— start of DATA FOR THIS EXERCISE —

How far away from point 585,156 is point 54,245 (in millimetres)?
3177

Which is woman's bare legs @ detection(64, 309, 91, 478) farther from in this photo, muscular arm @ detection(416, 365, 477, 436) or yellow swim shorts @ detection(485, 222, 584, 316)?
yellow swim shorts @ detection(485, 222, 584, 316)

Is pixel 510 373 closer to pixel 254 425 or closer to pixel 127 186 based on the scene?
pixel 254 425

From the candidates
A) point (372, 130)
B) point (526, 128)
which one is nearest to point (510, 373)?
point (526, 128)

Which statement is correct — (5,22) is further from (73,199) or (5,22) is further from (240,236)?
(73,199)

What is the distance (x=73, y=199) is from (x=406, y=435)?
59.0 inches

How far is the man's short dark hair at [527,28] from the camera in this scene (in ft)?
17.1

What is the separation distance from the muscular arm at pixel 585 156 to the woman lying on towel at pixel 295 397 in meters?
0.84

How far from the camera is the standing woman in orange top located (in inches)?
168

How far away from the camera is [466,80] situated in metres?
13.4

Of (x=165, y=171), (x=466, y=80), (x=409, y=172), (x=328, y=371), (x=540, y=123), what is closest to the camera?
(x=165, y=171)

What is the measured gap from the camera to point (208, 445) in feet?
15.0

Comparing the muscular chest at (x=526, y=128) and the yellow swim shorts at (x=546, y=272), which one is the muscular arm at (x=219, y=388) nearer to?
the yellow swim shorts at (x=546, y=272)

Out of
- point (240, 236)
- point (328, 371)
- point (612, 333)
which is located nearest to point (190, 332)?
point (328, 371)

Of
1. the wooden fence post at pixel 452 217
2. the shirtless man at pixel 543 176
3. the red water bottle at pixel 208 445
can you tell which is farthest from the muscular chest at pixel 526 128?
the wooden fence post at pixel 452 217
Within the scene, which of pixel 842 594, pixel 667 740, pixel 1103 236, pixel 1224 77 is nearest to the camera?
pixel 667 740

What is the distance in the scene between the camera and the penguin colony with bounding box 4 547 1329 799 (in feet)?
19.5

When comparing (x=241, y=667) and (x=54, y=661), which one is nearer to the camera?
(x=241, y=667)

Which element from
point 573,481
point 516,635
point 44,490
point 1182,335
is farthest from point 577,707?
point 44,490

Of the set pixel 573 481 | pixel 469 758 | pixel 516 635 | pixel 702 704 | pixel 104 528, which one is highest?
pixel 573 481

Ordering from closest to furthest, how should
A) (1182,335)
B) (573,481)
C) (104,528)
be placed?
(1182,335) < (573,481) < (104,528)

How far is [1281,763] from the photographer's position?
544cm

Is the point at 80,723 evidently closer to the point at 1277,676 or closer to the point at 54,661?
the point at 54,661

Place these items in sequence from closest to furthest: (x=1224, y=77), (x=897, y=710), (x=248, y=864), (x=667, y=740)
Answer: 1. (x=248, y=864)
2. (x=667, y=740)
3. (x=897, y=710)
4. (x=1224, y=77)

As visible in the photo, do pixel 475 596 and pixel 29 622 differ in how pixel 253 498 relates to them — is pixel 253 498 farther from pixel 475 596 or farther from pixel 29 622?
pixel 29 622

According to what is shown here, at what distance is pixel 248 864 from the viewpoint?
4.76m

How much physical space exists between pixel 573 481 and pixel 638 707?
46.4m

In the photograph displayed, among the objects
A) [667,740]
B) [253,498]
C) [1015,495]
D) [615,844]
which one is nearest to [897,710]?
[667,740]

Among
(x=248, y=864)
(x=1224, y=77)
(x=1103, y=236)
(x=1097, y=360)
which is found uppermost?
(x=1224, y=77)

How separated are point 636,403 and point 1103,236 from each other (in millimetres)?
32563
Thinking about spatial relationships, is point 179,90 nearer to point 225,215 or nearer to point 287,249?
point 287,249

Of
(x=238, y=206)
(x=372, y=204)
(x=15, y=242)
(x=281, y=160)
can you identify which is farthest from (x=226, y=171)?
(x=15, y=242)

— end of DATA FOR THIS EXERCISE —

■ REQUIREMENT:
Repeat every one of the records above word for word, from first to last.

■ CORRECT OUTPUT:
How far away from point 585,156 is point 54,245 (in millimetres)?
3177

Which is woman's bare legs @ detection(64, 309, 91, 478) farther from in this photo, muscular arm @ detection(416, 365, 477, 436) or yellow swim shorts @ detection(485, 222, 584, 316)?
yellow swim shorts @ detection(485, 222, 584, 316)

Is pixel 510 373 closer to pixel 254 425 or closer to pixel 127 186 based on the scene?
pixel 254 425

From the candidates
A) point (372, 130)
B) point (526, 128)
which one is nearest to point (510, 373)?
point (526, 128)

Which statement is correct — (5,22) is further from (73,199) or (5,22) is further from (240,236)?
(73,199)

What is the distance (x=73, y=199) is from (x=406, y=435)?
59.0 inches

How far is the man's short dark hair at [527,28] from the camera in this scene (in ft)?
17.1

What is the separation distance from the muscular arm at pixel 585 156 to the woman lying on towel at pixel 295 397 in meters?
0.84

How far from the camera is the standing woman in orange top located (in inches)?
168

How far away from the camera is [466,80] situated in metres?
13.4

Of (x=165, y=171), (x=466, y=80), (x=409, y=172), (x=328, y=371), (x=540, y=123), what is closest to the camera?
(x=165, y=171)

What is the measured gap from the camera to point (208, 445) in feet?
15.0

Comparing the muscular chest at (x=526, y=128) and the yellow swim shorts at (x=546, y=272), which one is the muscular arm at (x=219, y=388) nearer to?
the yellow swim shorts at (x=546, y=272)

Out of
- point (240, 236)
- point (328, 371)
- point (612, 333)
which is located nearest to point (190, 332)?
point (328, 371)

Of
1. the wooden fence post at pixel 452 217
2. the shirtless man at pixel 543 176
3. the red water bottle at pixel 208 445
can you tell which is farthest from the muscular chest at pixel 526 128?
the wooden fence post at pixel 452 217
Within the scene, which of pixel 842 594, pixel 667 740, pixel 1103 236, pixel 1224 77 is nearest to the camera?
pixel 667 740

What is the distance in the scene between the camera and the penguin colony with bounding box 4 547 1329 799 (in feet)?
19.5

When comparing (x=241, y=667) and (x=54, y=661), which one is nearer to the camera?
(x=241, y=667)

Which element from
point 573,481
point 516,635
point 44,490
point 1182,335
is farthest from point 577,707?
point 44,490

Of the set pixel 573 481 | pixel 469 758 | pixel 516 635 | pixel 702 704 | pixel 104 528, which one is highest?
pixel 573 481

Ordering from closest to furthest, how should
A) (1182,335)
B) (573,481)
C) (104,528)
be placed?
(1182,335) < (573,481) < (104,528)

How far is [1281,763] from the photographer's position?
544cm

Is the point at 80,723 evidently closer to the point at 1277,676 or closer to the point at 54,661?
the point at 54,661

Place these items in sequence from closest to furthest: (x=1224, y=77), (x=897, y=710), (x=248, y=864), (x=667, y=740)
Answer: 1. (x=248, y=864)
2. (x=667, y=740)
3. (x=897, y=710)
4. (x=1224, y=77)

As visible in the photo, do pixel 475 596 and pixel 29 622 differ in how pixel 253 498 relates to them — is pixel 253 498 farther from pixel 475 596 or farther from pixel 29 622?
pixel 29 622

According to what is shown here, at what distance is pixel 248 864 from the viewpoint?
4.76m

How much physical space exists between pixel 573 481 and pixel 638 707?
46.4m

In the photograph displayed, among the objects
A) [667,740]
B) [253,498]
C) [1015,495]
D) [615,844]
which one is nearest to [897,710]?
[667,740]

Among
(x=248, y=864)
(x=1224, y=77)
(x=1103, y=236)
(x=1097, y=360)
which is found uppermost?
(x=1224, y=77)

How separated are point 636,403 and point 1103,236 from each other (in millimetres)?
32563
Thinking about spatial relationships, is point 179,90 nearer to point 225,215 or nearer to point 287,249?
point 287,249

Of
(x=238, y=206)
(x=372, y=204)
(x=15, y=242)
(x=281, y=160)
can you identify which is farthest from (x=226, y=171)?
(x=15, y=242)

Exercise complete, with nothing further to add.